Selene shook her head. "If we turn back, it confirms it."

They kept walking.

Kairo kept his pace steady.

His tether hummed, steady line to Selene's presence.

But his Law was screaming in small, quiet ways.

This is a corridor.

Not a street corridor. A people corridor. A choice corridor.

Every step now was a path you couldn't undo.

They passed the fruit stall.

The gray-jacket woman didn't move.

But Kairo felt eyes on his spine.

Then Selene's presence flickered for half a second.

Not a full toggle.

Just a soft dim, like closing a curtain enough to see out without being seen.

Kairo swallowed.

She was learning fast.

Too fast.

Because pressure made people learn fast.

.....

Marrow's bar was quieter than usual.

Kairo knocked twice.

The door opened.

Marrow looked at Selene first, then at Kairo.

"Inside," he said. "Now."

They stepped in.

The door shut.

Marrow locked it.

Kairo's stomach dropped. "What's wrong?"

Marrow didn't answer immediately. He walked behind the counter and pulled out something wrapped in brown paper.

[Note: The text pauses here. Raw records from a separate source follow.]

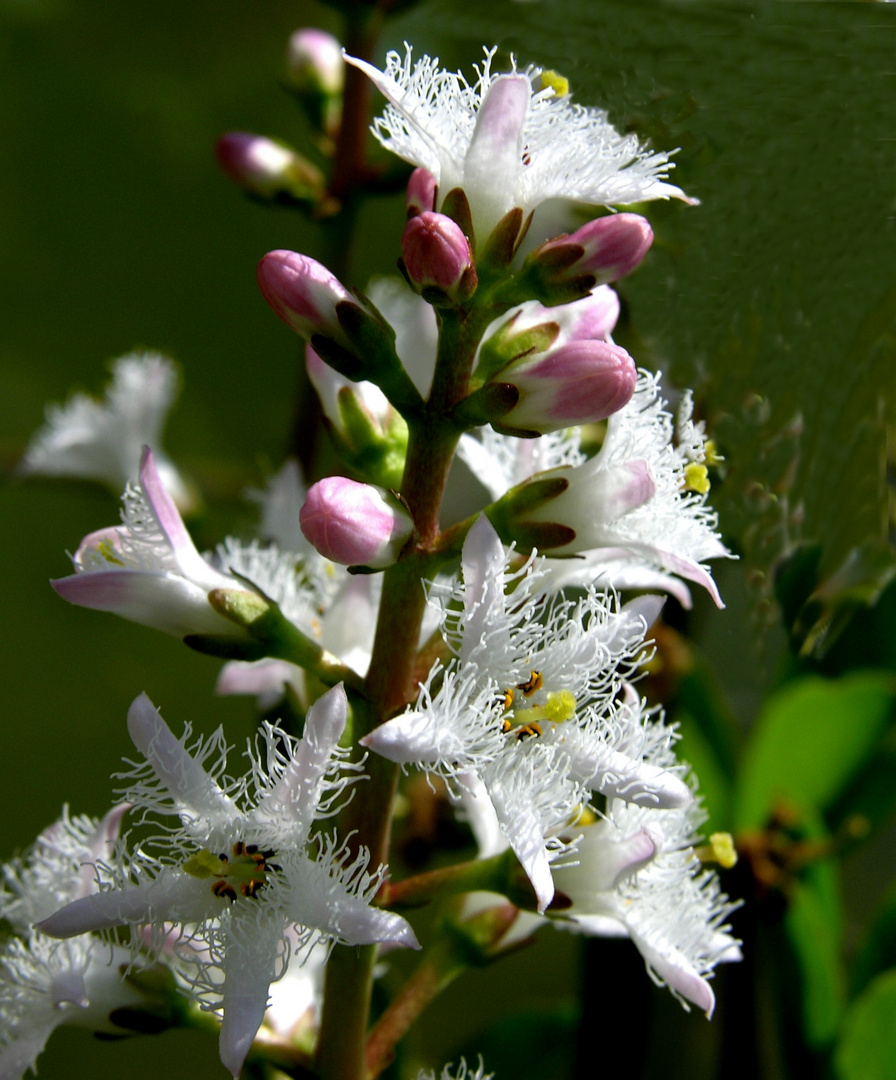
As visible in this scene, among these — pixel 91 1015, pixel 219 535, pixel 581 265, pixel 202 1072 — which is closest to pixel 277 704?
pixel 91 1015

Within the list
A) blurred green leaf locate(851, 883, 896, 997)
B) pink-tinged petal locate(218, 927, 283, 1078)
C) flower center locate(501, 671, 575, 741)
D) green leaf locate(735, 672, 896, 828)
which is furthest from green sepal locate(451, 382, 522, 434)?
blurred green leaf locate(851, 883, 896, 997)

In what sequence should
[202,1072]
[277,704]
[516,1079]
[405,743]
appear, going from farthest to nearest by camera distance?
[202,1072]
[516,1079]
[277,704]
[405,743]

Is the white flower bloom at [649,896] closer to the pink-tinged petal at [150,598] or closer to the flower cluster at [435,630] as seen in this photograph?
the flower cluster at [435,630]

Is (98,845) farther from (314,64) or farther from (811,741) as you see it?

He unwrapped it and set it down.

A small, matte-black device. Etched grade. Civic brand stripped off. Custom modified.

Kairo frowned. "Scanner?"

Marrow shook his head. "Not a scanner. A ping recorder."

Selene's eyes narrowed. "For what."

Marrow tapped the device once. "Bloodline web pings. Someone in Gleamward has been running a passive catch-net, like a spider web. Your Silence keeps eating it, but every time you open, every time you breathe wrong, it catches a ghost of you."

Kairo's throat went dry.

Marrow looked at Selene. "They're getting better at reading the holes."

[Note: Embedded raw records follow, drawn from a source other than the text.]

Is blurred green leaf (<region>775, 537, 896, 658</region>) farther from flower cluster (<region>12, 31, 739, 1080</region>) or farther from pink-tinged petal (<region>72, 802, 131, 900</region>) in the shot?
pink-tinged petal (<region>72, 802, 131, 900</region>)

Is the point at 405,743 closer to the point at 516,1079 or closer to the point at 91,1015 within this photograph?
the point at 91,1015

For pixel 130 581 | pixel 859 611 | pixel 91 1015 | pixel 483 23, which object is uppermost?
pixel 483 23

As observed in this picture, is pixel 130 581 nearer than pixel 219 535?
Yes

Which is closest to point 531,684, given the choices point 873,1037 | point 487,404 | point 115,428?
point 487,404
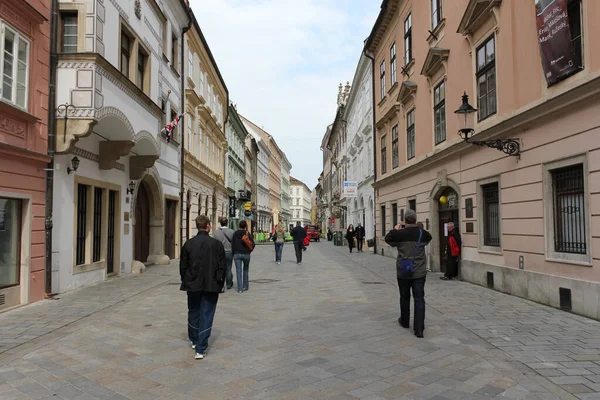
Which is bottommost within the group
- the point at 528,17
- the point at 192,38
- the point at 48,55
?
the point at 48,55

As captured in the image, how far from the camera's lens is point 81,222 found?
39.3ft

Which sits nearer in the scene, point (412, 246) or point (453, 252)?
point (412, 246)

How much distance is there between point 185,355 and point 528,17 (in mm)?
9085

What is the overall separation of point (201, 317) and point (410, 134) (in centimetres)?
1517

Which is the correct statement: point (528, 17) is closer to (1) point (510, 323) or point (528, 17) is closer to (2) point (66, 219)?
(1) point (510, 323)

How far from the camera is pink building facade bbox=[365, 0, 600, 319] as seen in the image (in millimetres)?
8039

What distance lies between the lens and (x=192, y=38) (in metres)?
22.4

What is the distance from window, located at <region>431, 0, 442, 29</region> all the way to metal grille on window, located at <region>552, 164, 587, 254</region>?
8195 mm

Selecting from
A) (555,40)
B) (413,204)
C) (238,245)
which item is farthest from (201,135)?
(555,40)

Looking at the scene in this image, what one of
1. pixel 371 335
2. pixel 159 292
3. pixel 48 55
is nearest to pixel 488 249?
pixel 371 335

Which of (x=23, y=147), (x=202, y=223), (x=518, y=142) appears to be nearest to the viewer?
(x=202, y=223)

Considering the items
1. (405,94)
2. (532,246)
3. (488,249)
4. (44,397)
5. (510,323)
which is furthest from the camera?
(405,94)

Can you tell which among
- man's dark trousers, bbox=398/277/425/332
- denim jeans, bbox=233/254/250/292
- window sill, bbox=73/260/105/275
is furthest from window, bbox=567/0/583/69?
window sill, bbox=73/260/105/275

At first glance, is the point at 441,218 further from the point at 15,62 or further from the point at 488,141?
the point at 15,62
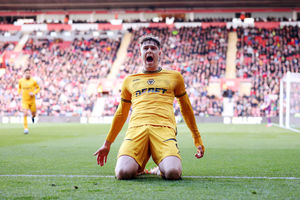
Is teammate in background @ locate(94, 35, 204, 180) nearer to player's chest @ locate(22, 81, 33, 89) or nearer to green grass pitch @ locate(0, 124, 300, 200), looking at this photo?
green grass pitch @ locate(0, 124, 300, 200)

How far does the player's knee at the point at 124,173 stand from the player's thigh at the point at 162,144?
34 cm

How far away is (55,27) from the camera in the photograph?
139 feet

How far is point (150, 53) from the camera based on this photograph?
525 cm

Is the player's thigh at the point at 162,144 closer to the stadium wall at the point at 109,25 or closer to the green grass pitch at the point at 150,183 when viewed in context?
the green grass pitch at the point at 150,183

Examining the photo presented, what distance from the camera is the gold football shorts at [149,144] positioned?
4.95 m

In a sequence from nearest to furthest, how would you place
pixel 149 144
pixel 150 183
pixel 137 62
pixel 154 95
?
pixel 150 183
pixel 149 144
pixel 154 95
pixel 137 62

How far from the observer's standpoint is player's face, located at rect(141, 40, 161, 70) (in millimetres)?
5262

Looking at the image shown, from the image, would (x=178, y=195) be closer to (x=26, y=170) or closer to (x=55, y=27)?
(x=26, y=170)

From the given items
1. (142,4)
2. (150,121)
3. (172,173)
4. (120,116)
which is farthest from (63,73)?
(172,173)

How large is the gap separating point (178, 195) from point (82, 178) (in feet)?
5.24

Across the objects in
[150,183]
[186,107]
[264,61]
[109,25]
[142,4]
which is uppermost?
[142,4]

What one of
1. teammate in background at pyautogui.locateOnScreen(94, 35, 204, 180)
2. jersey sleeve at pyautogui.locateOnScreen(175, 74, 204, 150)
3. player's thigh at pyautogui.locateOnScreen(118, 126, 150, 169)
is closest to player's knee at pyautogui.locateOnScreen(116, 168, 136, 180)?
teammate in background at pyautogui.locateOnScreen(94, 35, 204, 180)

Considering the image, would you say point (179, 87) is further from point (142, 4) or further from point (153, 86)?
point (142, 4)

Selene's fingers touched her collarbone, where both halves of the jade crest sat under cloth.

Marrow continued, voice low. "And here's the worse part. The nature woman? She's not just close. She's staying close."

Kairo stiffened. "Ren."

Marrow's eyes flicked. "So you met her."

Selene nodded once.

Marrow leaned in. "The Pryce team saw her yesterday."

Kairo's blood cooled.

Marrow's voice dropped further. "They think she's your protector. Which means they're not going to grab you in daylight. They're going to escalate. They'll bring someone who can handle 'Crown-tier protection.'"

Selene went still.

Kairo felt the tether tighten like a rope pulled taut.

Marrow exhaled. "And if Soh Pryce decides this is bigger than recovery… Ward 7 becomes a battleground."

Silence sat heavy.

Selene looked up. "Then we don't stay."

Marrow blinked. "What."

Selene's voice was calm. "We leave Ward 7. Not forever. Just long enough to break their pattern."

Kairo stared at her.

This was new. Selene choosing movement instead of hiding.

Marrow's expression tightened with reluctant approval. "That's the first smart thing I've heard all week."

Kairo swallowed. "Where do we go."

Marrow looked at them both.

"Dark Reaches staging routes," he said. "Conscription is coming anyway. If you're going to move, you move under official paperwork. You become boring on paper."

Selene's mouth twitched. "Boring."

Marrow nodded. "Boring."

Outside, the city kept pretending it was normal.

Inside, three people quietly decided that Ward 7 was no longer safe enough to be home.